A Integração pessoal, só é possível mediante a integração das diversas linguagens expressivas.

A prática da expressão deverá estar integrada em todas as áreas curriculares e profissionais: educativas, saúde e sociocomunitárias, já que é necessário trabalharmos todas as diferentes dimensões do sujeito e não só, como muitas das vezes alguns pensam apenas a componente cognitiva.

As expressões integradas, são uma forma de construção dinâmica, articulada dos vários saberes, promovendo e facilitando diferentes áreas, facilitando que estas sejam abordadas não de uma forma redutora, estanque, compartimentada, regional, a preto e branco, para dar lugar a uma visão generalista, globalizante, integrativa, universal e colorida.

Acreditamos e defendemos que se ampliarmos a nossa capacidade expressiva, ampliamos a nossa forma de estar, de ver e de nos relacionarmos com o mundo, o nosso e o que nos rodeia, e assim caminhamos para o bem-estar e qualidade de vida que todos ambicionamos e procuramos.

As Terapias Expressivas Integradas, permitem trazer ao consciente aspetos até então desconhecidos e outros que as pessoas ocultam, por medo, vergonha e fragilidade.

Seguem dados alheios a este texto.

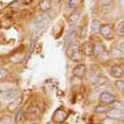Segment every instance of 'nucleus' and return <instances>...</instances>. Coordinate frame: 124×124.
Masks as SVG:
<instances>
[{
  "label": "nucleus",
  "mask_w": 124,
  "mask_h": 124,
  "mask_svg": "<svg viewBox=\"0 0 124 124\" xmlns=\"http://www.w3.org/2000/svg\"><path fill=\"white\" fill-rule=\"evenodd\" d=\"M66 54L70 61L75 62V63H79V62L83 61V54L77 40L70 41V43L66 47Z\"/></svg>",
  "instance_id": "1"
},
{
  "label": "nucleus",
  "mask_w": 124,
  "mask_h": 124,
  "mask_svg": "<svg viewBox=\"0 0 124 124\" xmlns=\"http://www.w3.org/2000/svg\"><path fill=\"white\" fill-rule=\"evenodd\" d=\"M41 114V109L37 105H31L25 111L24 113V119L31 121L37 119Z\"/></svg>",
  "instance_id": "2"
},
{
  "label": "nucleus",
  "mask_w": 124,
  "mask_h": 124,
  "mask_svg": "<svg viewBox=\"0 0 124 124\" xmlns=\"http://www.w3.org/2000/svg\"><path fill=\"white\" fill-rule=\"evenodd\" d=\"M68 117H69V114H68V112H67L65 109H63V108H58V109L54 112V114H53V116H52V120H53V122H55L56 124H63V123L68 119Z\"/></svg>",
  "instance_id": "3"
},
{
  "label": "nucleus",
  "mask_w": 124,
  "mask_h": 124,
  "mask_svg": "<svg viewBox=\"0 0 124 124\" xmlns=\"http://www.w3.org/2000/svg\"><path fill=\"white\" fill-rule=\"evenodd\" d=\"M107 117L113 119V120H122L124 117V111L122 108H111L107 111Z\"/></svg>",
  "instance_id": "4"
},
{
  "label": "nucleus",
  "mask_w": 124,
  "mask_h": 124,
  "mask_svg": "<svg viewBox=\"0 0 124 124\" xmlns=\"http://www.w3.org/2000/svg\"><path fill=\"white\" fill-rule=\"evenodd\" d=\"M99 32L106 39H111L113 37V25L109 23L101 24Z\"/></svg>",
  "instance_id": "5"
},
{
  "label": "nucleus",
  "mask_w": 124,
  "mask_h": 124,
  "mask_svg": "<svg viewBox=\"0 0 124 124\" xmlns=\"http://www.w3.org/2000/svg\"><path fill=\"white\" fill-rule=\"evenodd\" d=\"M23 95H19L17 98H15L14 99V101H12L8 106H7V110L9 111V112H16L19 108H20V107H21V105H22V103H23Z\"/></svg>",
  "instance_id": "6"
},
{
  "label": "nucleus",
  "mask_w": 124,
  "mask_h": 124,
  "mask_svg": "<svg viewBox=\"0 0 124 124\" xmlns=\"http://www.w3.org/2000/svg\"><path fill=\"white\" fill-rule=\"evenodd\" d=\"M116 100V97L108 92H103L99 97V101L103 104V105H110L111 103H113Z\"/></svg>",
  "instance_id": "7"
},
{
  "label": "nucleus",
  "mask_w": 124,
  "mask_h": 124,
  "mask_svg": "<svg viewBox=\"0 0 124 124\" xmlns=\"http://www.w3.org/2000/svg\"><path fill=\"white\" fill-rule=\"evenodd\" d=\"M109 73L112 77L114 78H122L123 75H124V70H123V66L121 65H114L110 68V70H109Z\"/></svg>",
  "instance_id": "8"
},
{
  "label": "nucleus",
  "mask_w": 124,
  "mask_h": 124,
  "mask_svg": "<svg viewBox=\"0 0 124 124\" xmlns=\"http://www.w3.org/2000/svg\"><path fill=\"white\" fill-rule=\"evenodd\" d=\"M81 52L83 55L87 57L93 56V49H94V44H92L90 41H85L81 46H80Z\"/></svg>",
  "instance_id": "9"
},
{
  "label": "nucleus",
  "mask_w": 124,
  "mask_h": 124,
  "mask_svg": "<svg viewBox=\"0 0 124 124\" xmlns=\"http://www.w3.org/2000/svg\"><path fill=\"white\" fill-rule=\"evenodd\" d=\"M72 74L77 78H82L86 74V66L83 64H78L72 70Z\"/></svg>",
  "instance_id": "10"
},
{
  "label": "nucleus",
  "mask_w": 124,
  "mask_h": 124,
  "mask_svg": "<svg viewBox=\"0 0 124 124\" xmlns=\"http://www.w3.org/2000/svg\"><path fill=\"white\" fill-rule=\"evenodd\" d=\"M18 96H19V89L17 88H11L3 93V98L4 100H7V101L14 100Z\"/></svg>",
  "instance_id": "11"
},
{
  "label": "nucleus",
  "mask_w": 124,
  "mask_h": 124,
  "mask_svg": "<svg viewBox=\"0 0 124 124\" xmlns=\"http://www.w3.org/2000/svg\"><path fill=\"white\" fill-rule=\"evenodd\" d=\"M48 21H49V20H48V18H47L46 16L40 15V16H38V17L35 19L34 25H35L37 28H42V27H44V26L47 24Z\"/></svg>",
  "instance_id": "12"
},
{
  "label": "nucleus",
  "mask_w": 124,
  "mask_h": 124,
  "mask_svg": "<svg viewBox=\"0 0 124 124\" xmlns=\"http://www.w3.org/2000/svg\"><path fill=\"white\" fill-rule=\"evenodd\" d=\"M80 14H81V12H80V10H78V9H75L74 11H72L71 14H70V17H69V23H70V24H74V23H76L78 22L79 18H80Z\"/></svg>",
  "instance_id": "13"
},
{
  "label": "nucleus",
  "mask_w": 124,
  "mask_h": 124,
  "mask_svg": "<svg viewBox=\"0 0 124 124\" xmlns=\"http://www.w3.org/2000/svg\"><path fill=\"white\" fill-rule=\"evenodd\" d=\"M107 51V48L104 44L102 43H98V44H94V49H93V55L94 56H101L103 53H105Z\"/></svg>",
  "instance_id": "14"
},
{
  "label": "nucleus",
  "mask_w": 124,
  "mask_h": 124,
  "mask_svg": "<svg viewBox=\"0 0 124 124\" xmlns=\"http://www.w3.org/2000/svg\"><path fill=\"white\" fill-rule=\"evenodd\" d=\"M52 7L51 0H41L39 2V8L42 12H48Z\"/></svg>",
  "instance_id": "15"
},
{
  "label": "nucleus",
  "mask_w": 124,
  "mask_h": 124,
  "mask_svg": "<svg viewBox=\"0 0 124 124\" xmlns=\"http://www.w3.org/2000/svg\"><path fill=\"white\" fill-rule=\"evenodd\" d=\"M108 82V77H106V76H104V75H100V76L95 80V82L93 83V84H94L96 87H102V86H105Z\"/></svg>",
  "instance_id": "16"
},
{
  "label": "nucleus",
  "mask_w": 124,
  "mask_h": 124,
  "mask_svg": "<svg viewBox=\"0 0 124 124\" xmlns=\"http://www.w3.org/2000/svg\"><path fill=\"white\" fill-rule=\"evenodd\" d=\"M110 52H111V55L115 58H122L123 57V47L122 46L121 47H118V46L112 47Z\"/></svg>",
  "instance_id": "17"
},
{
  "label": "nucleus",
  "mask_w": 124,
  "mask_h": 124,
  "mask_svg": "<svg viewBox=\"0 0 124 124\" xmlns=\"http://www.w3.org/2000/svg\"><path fill=\"white\" fill-rule=\"evenodd\" d=\"M23 120H24V112L23 111V109L19 108L17 110V114H16V117H15V122H16V124H21Z\"/></svg>",
  "instance_id": "18"
},
{
  "label": "nucleus",
  "mask_w": 124,
  "mask_h": 124,
  "mask_svg": "<svg viewBox=\"0 0 124 124\" xmlns=\"http://www.w3.org/2000/svg\"><path fill=\"white\" fill-rule=\"evenodd\" d=\"M100 27H101V23L99 21L97 20H94L92 22V24H91V32L92 33H98L99 30H100Z\"/></svg>",
  "instance_id": "19"
},
{
  "label": "nucleus",
  "mask_w": 124,
  "mask_h": 124,
  "mask_svg": "<svg viewBox=\"0 0 124 124\" xmlns=\"http://www.w3.org/2000/svg\"><path fill=\"white\" fill-rule=\"evenodd\" d=\"M98 3L102 9H104V10L109 9V7L111 6V3H112V0H99Z\"/></svg>",
  "instance_id": "20"
},
{
  "label": "nucleus",
  "mask_w": 124,
  "mask_h": 124,
  "mask_svg": "<svg viewBox=\"0 0 124 124\" xmlns=\"http://www.w3.org/2000/svg\"><path fill=\"white\" fill-rule=\"evenodd\" d=\"M108 109H109L108 105H103L102 104V105H99V106H97L95 108V112H97V113H105Z\"/></svg>",
  "instance_id": "21"
},
{
  "label": "nucleus",
  "mask_w": 124,
  "mask_h": 124,
  "mask_svg": "<svg viewBox=\"0 0 124 124\" xmlns=\"http://www.w3.org/2000/svg\"><path fill=\"white\" fill-rule=\"evenodd\" d=\"M116 32H117V34L120 35L121 37L124 36V22H123V21H121V22L117 24V26H116Z\"/></svg>",
  "instance_id": "22"
},
{
  "label": "nucleus",
  "mask_w": 124,
  "mask_h": 124,
  "mask_svg": "<svg viewBox=\"0 0 124 124\" xmlns=\"http://www.w3.org/2000/svg\"><path fill=\"white\" fill-rule=\"evenodd\" d=\"M7 75H8V70L6 69H3V68L0 69V82L5 80Z\"/></svg>",
  "instance_id": "23"
},
{
  "label": "nucleus",
  "mask_w": 124,
  "mask_h": 124,
  "mask_svg": "<svg viewBox=\"0 0 124 124\" xmlns=\"http://www.w3.org/2000/svg\"><path fill=\"white\" fill-rule=\"evenodd\" d=\"M115 86H116V88H117L119 91L123 92V90H124V81H123L122 79L116 80V81H115Z\"/></svg>",
  "instance_id": "24"
},
{
  "label": "nucleus",
  "mask_w": 124,
  "mask_h": 124,
  "mask_svg": "<svg viewBox=\"0 0 124 124\" xmlns=\"http://www.w3.org/2000/svg\"><path fill=\"white\" fill-rule=\"evenodd\" d=\"M12 123V118L11 116H3L0 120V124H11Z\"/></svg>",
  "instance_id": "25"
},
{
  "label": "nucleus",
  "mask_w": 124,
  "mask_h": 124,
  "mask_svg": "<svg viewBox=\"0 0 124 124\" xmlns=\"http://www.w3.org/2000/svg\"><path fill=\"white\" fill-rule=\"evenodd\" d=\"M102 124H117V121L107 117V118H105V119L102 121Z\"/></svg>",
  "instance_id": "26"
},
{
  "label": "nucleus",
  "mask_w": 124,
  "mask_h": 124,
  "mask_svg": "<svg viewBox=\"0 0 124 124\" xmlns=\"http://www.w3.org/2000/svg\"><path fill=\"white\" fill-rule=\"evenodd\" d=\"M86 33H87V27L86 26H83L82 28H81V30H79V36L80 37H85V35H86Z\"/></svg>",
  "instance_id": "27"
},
{
  "label": "nucleus",
  "mask_w": 124,
  "mask_h": 124,
  "mask_svg": "<svg viewBox=\"0 0 124 124\" xmlns=\"http://www.w3.org/2000/svg\"><path fill=\"white\" fill-rule=\"evenodd\" d=\"M22 1V3L23 4H24V5H28V4H30L32 2V0H21Z\"/></svg>",
  "instance_id": "28"
},
{
  "label": "nucleus",
  "mask_w": 124,
  "mask_h": 124,
  "mask_svg": "<svg viewBox=\"0 0 124 124\" xmlns=\"http://www.w3.org/2000/svg\"><path fill=\"white\" fill-rule=\"evenodd\" d=\"M124 0H119V3H120V7L121 8H123V6H124Z\"/></svg>",
  "instance_id": "29"
},
{
  "label": "nucleus",
  "mask_w": 124,
  "mask_h": 124,
  "mask_svg": "<svg viewBox=\"0 0 124 124\" xmlns=\"http://www.w3.org/2000/svg\"><path fill=\"white\" fill-rule=\"evenodd\" d=\"M52 1H53L55 4H59V3L62 1V0H52Z\"/></svg>",
  "instance_id": "30"
},
{
  "label": "nucleus",
  "mask_w": 124,
  "mask_h": 124,
  "mask_svg": "<svg viewBox=\"0 0 124 124\" xmlns=\"http://www.w3.org/2000/svg\"><path fill=\"white\" fill-rule=\"evenodd\" d=\"M29 124H37V123H35V122H31V123H29Z\"/></svg>",
  "instance_id": "31"
},
{
  "label": "nucleus",
  "mask_w": 124,
  "mask_h": 124,
  "mask_svg": "<svg viewBox=\"0 0 124 124\" xmlns=\"http://www.w3.org/2000/svg\"><path fill=\"white\" fill-rule=\"evenodd\" d=\"M0 27H1V23H0Z\"/></svg>",
  "instance_id": "32"
}]
</instances>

O Terapeuta Expressivo deve ter uma atitude envolvente, flexível, disponível, autêntica, genuína, empática, dedicada, segura, contentora e continente.

O Terapeuta Expressivo deverá criar/facilitar uma atmosfera de apoio e confiança, caracterizada numa relação próxima e aberta e assente numa metodologia não diretiva e/ou semi-diretiva.

O Terapeuta Expressivo deverá ter uma postura profissional baseada em princípios éticos e deontológicos, preservando sempre o respeito, a confiança e a identidade dos seus clientes e das instituições.